[Python-Dev] python-checkins

Dirkjan Ochtman dirkjan at ochtman.nl
Tue Jul 13 22:45:53 CEST 2010


This is getting a little off-topic, but let me just respond to this...

On Tue, Jul 13, 2010 at 22:10, Barry Warsaw <barry at python.org> wrote:
> Does Mercurial have a similar feature?  If so, I would suggest that we enable
> that and require committers to use registered gpg keys to sign their commits.
> We'd always have a verifiable chain back to a responsible party, and
> committers would be responsible for any changes or patches they merge on
> behalf of others.  IME the overhead is pretty trivial, but then I'm quite
> comfortable with gpg concepts and tools.

I wrote something on Stack Overflow about this today, which I reproduce here:

- You could verify that whoever is pushing the cset is also the
committer (by matching http or ssh authentication). This is somewhat
limiting because it can be useful when people push other developer's
changesets.

- You could use the pgp extension (from hgext) to explicitly sign
changesets after committing, but it's kind of a drag if you want to do
it for every changeset. In Mercurial, we only do this for releases.

- http://bitbucket.org/mg/commitsigs is another extension, which takes
a different tack to signing (I believe it doesn't sign the commit
metadata, only the file tree, which lets it sign before the commit is
finished, meaning it doesn't take up an extra cset).

- Mozilla uses a pushlog which just tracks who pushed what. This lets
you look in the commit history on the server (but only there) to see
who pushed what group of changesets, giving you a better paper trail
than you normally get. This can also be provided by changegroup
notifications, if you include the guy who did the push in the email
(this is what Python will do once their conversion is done).

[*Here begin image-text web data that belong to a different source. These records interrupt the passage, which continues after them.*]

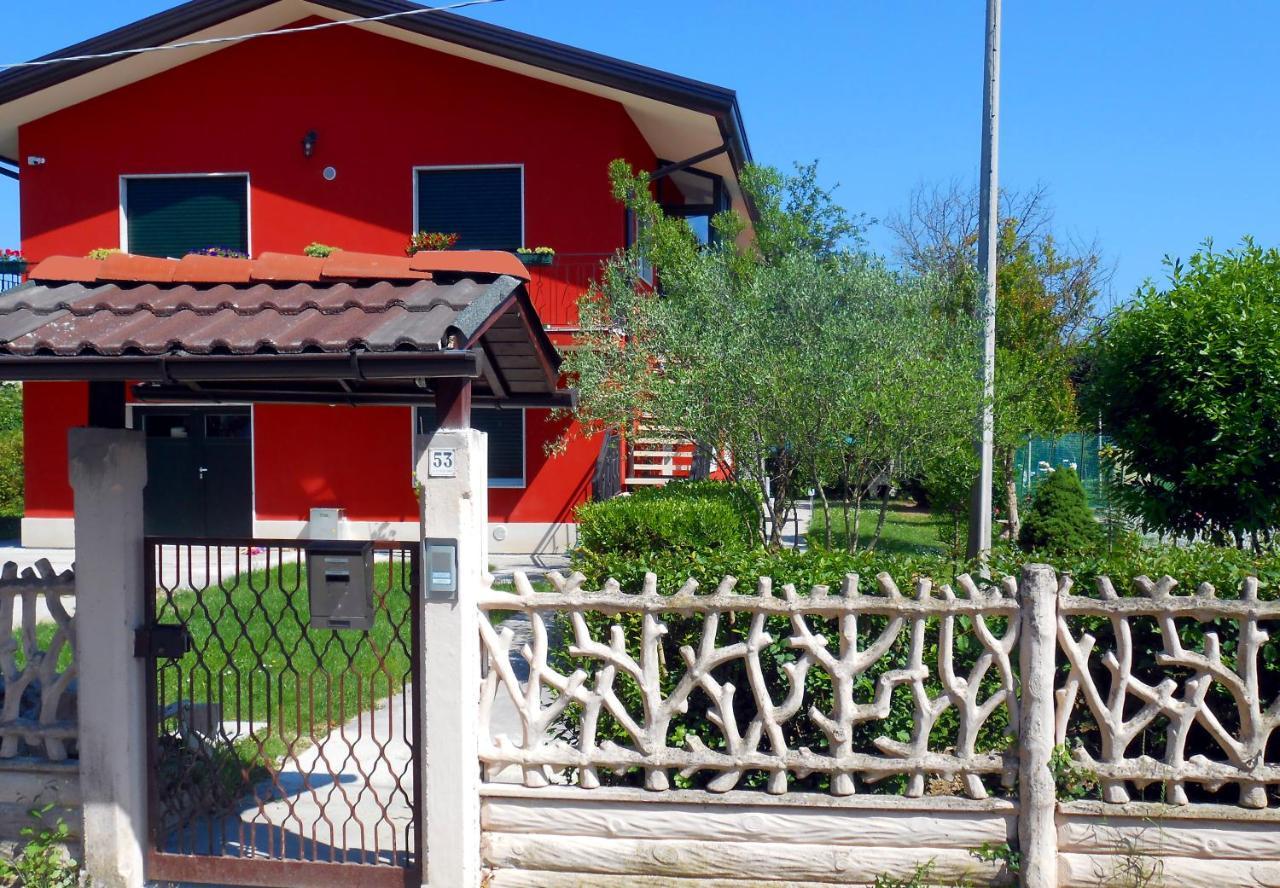 Vce House Apartment Tessera Bagian luar foto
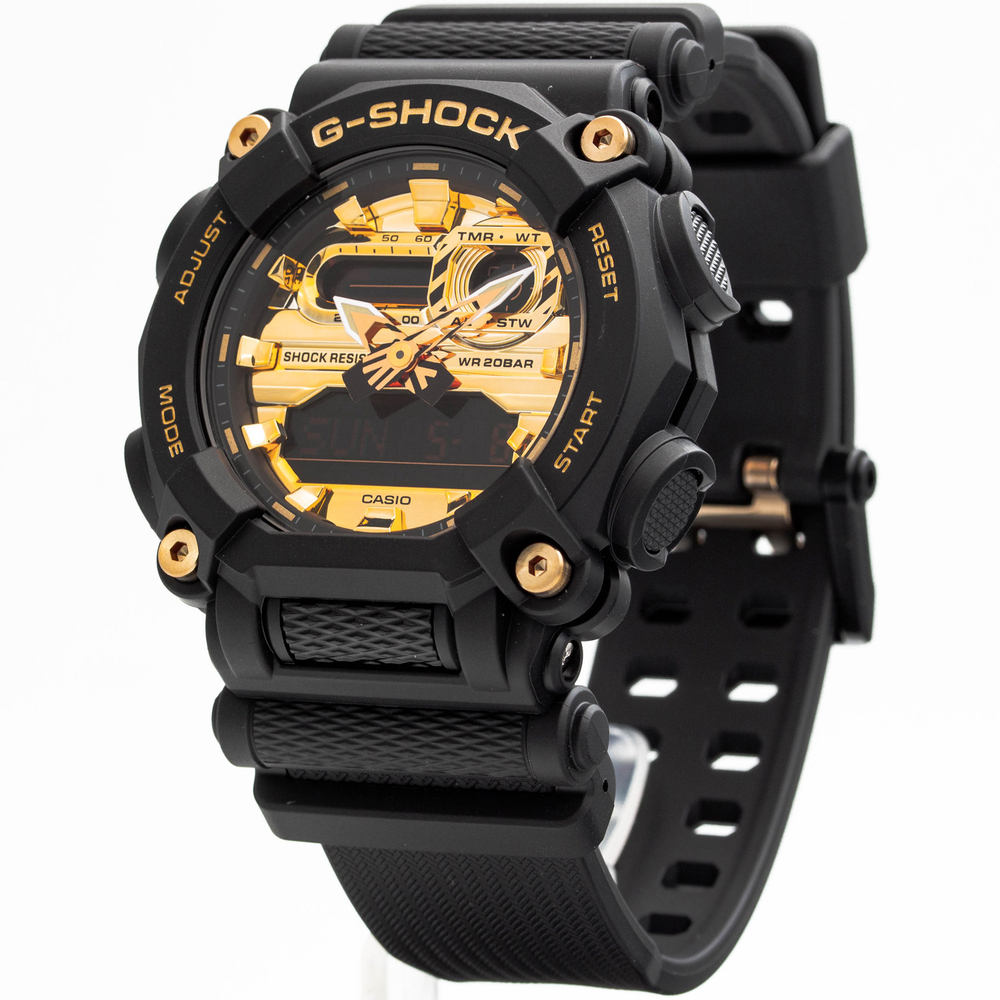 Мужские наручные часы Casio G-Shock GA-900AG-1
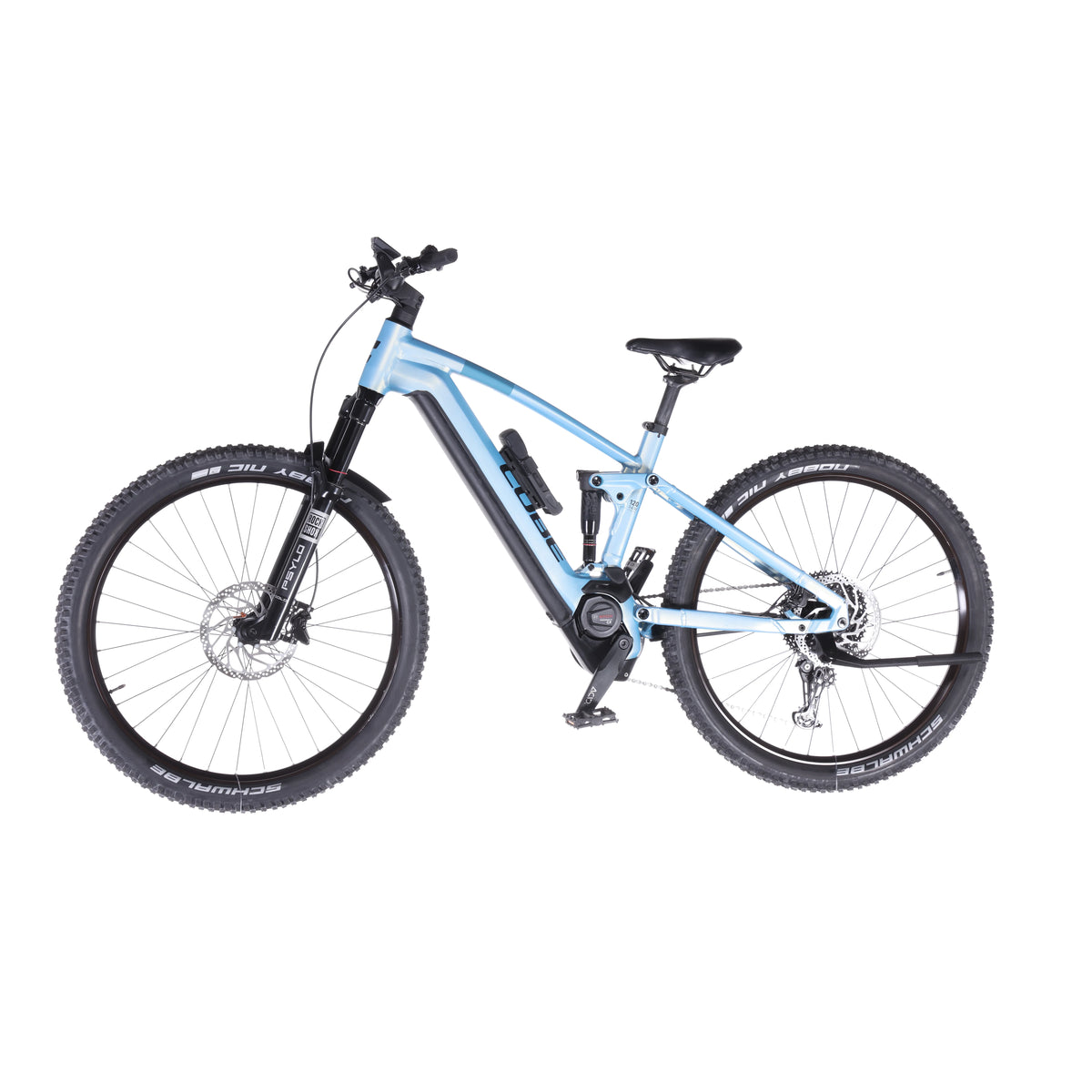 Stereo Hybrid 120 Pro 750 - 360° view angle 11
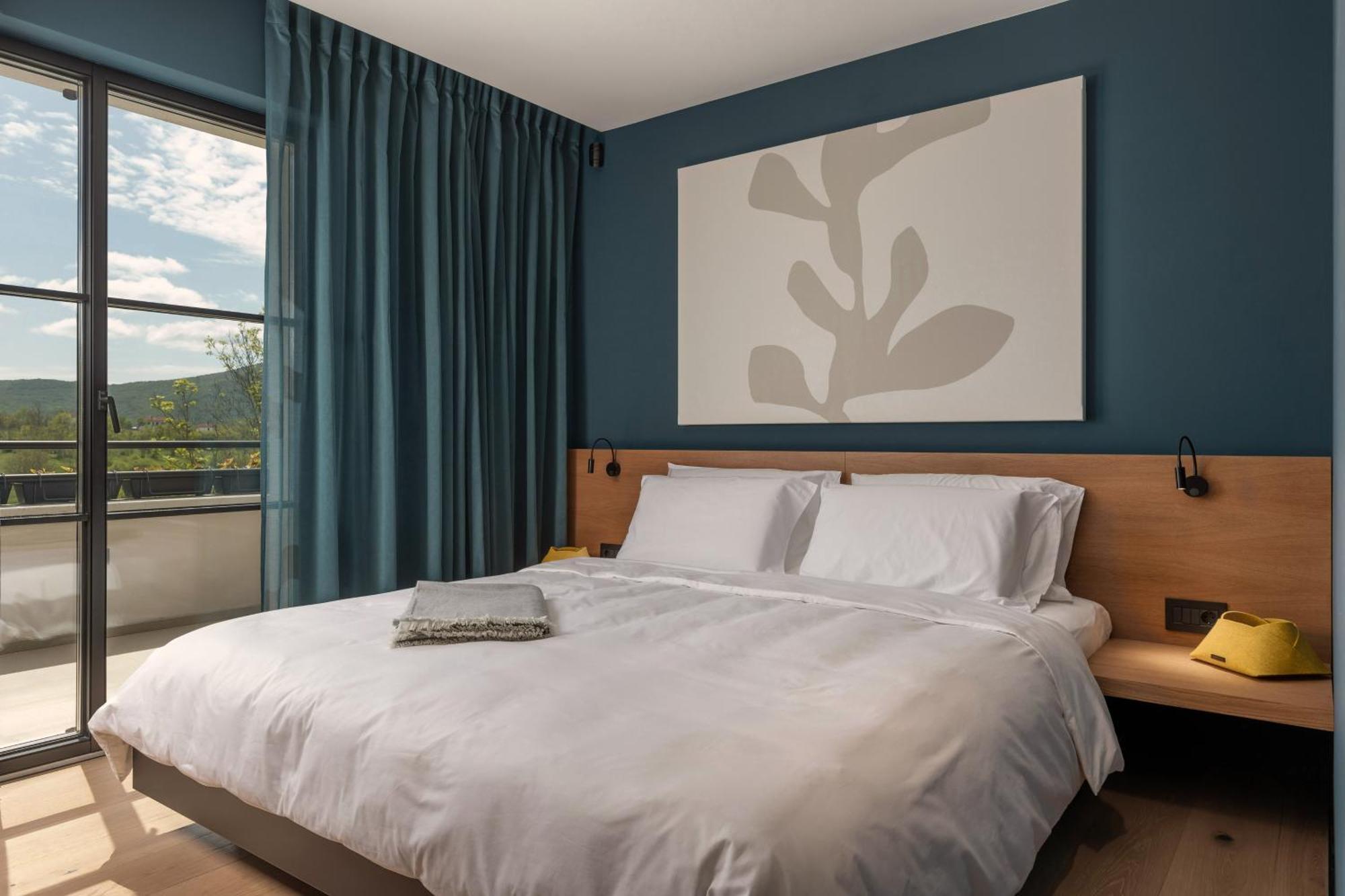 Villa Bora With Sauna And Heated Pool Vele Mune Екстер'єр фото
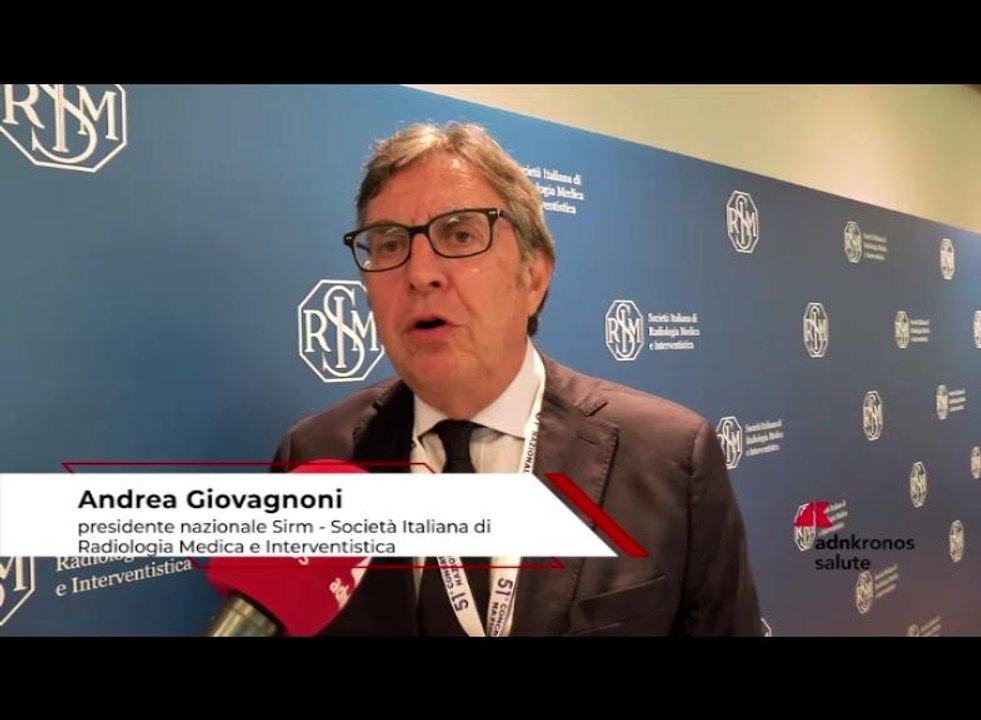 Salute, Giovagnoni (Sirm): “La radiologia va avanti con nuove generazioni e nuove tecnologie”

Note that, if you're going to require that each cset is signed, each
non-committer contributor also has to have this facility, which IMO
raises the bar significantly. I think I added the pushing user to the
commit mails to provide just this kind of paper trail. Given the
tamper-proofness of the SHA1 changeset ID's (and yes, hg will move to
some newer hash algorithm at some point before SHA1 becomes too easy
to crack), I don't think signing each cset adds much value.